The Second Circuit found its analysis in Stephens erroneously focused “solely on the existence of implementing legislation for the New York Convention as a whole, and it considered none of the factors identified as controlling in Medellín.” Applying the Medellín factors, the Second Circuit held the New York Convention provided a “directive to domestic courts” that the U.S. “shall” take a particular action, namely, referral of parties to arbitration that have agreed to arbitrate. Accordingly, the Second Circuit abrogated Stephens and concluded the New York Convention “cannot be reverse preempted” by state insurance laws under the MFA.

Potential Ramifications of 3131 Veterans Blvd.
Despite the ruling in 3131 Veterans Blvd., the legal landscape concerning enforcement of international arbitration provisions in insurance policies remains far from settled.
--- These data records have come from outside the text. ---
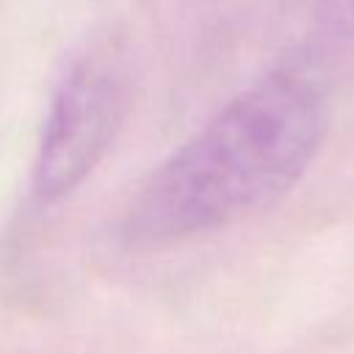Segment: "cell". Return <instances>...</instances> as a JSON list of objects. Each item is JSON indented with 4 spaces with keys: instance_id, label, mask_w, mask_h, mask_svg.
<instances>
[{
    "instance_id": "cell-3",
    "label": "cell",
    "mask_w": 354,
    "mask_h": 354,
    "mask_svg": "<svg viewBox=\"0 0 354 354\" xmlns=\"http://www.w3.org/2000/svg\"><path fill=\"white\" fill-rule=\"evenodd\" d=\"M318 22L332 36H354V0H318Z\"/></svg>"
},
{
    "instance_id": "cell-1",
    "label": "cell",
    "mask_w": 354,
    "mask_h": 354,
    "mask_svg": "<svg viewBox=\"0 0 354 354\" xmlns=\"http://www.w3.org/2000/svg\"><path fill=\"white\" fill-rule=\"evenodd\" d=\"M324 133L326 105L310 77H260L152 171L130 205V238L185 241L268 207L307 171Z\"/></svg>"
},
{
    "instance_id": "cell-2",
    "label": "cell",
    "mask_w": 354,
    "mask_h": 354,
    "mask_svg": "<svg viewBox=\"0 0 354 354\" xmlns=\"http://www.w3.org/2000/svg\"><path fill=\"white\" fill-rule=\"evenodd\" d=\"M127 111V83L108 58H86L61 80L44 113L33 183L39 196L58 199L77 188L102 160Z\"/></svg>"
}]
</instances>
As discussed herein, several courts continue to reject the conclusion that the New York Convention is self-executing, leading to disparate results concerning the applicability of states’ anti-arbitration statutes to arbitration provisions in insurance policies issued by foreign insurers.

Given these skewed results in various jurisdictions, policyholders should consider the potential pitfalls of inclusion of arbitration provisions in insurance policies issued by foreign insurers, such as undesirable and expensive forum battles in the event of coverage litigation. To avoid this dilemma—especially in multi-layered programs with participating excess and surplus lines insurance carriers—policyholders should pay close attention to foreign insurance companies’ attempts to insert arbitration provisions into their policies. Experienced insurance recovery lawyers can assist policyholders in evaluating such provisions when purchasing insurance coverage, advise on potential risks, and cut through the Gordian knot.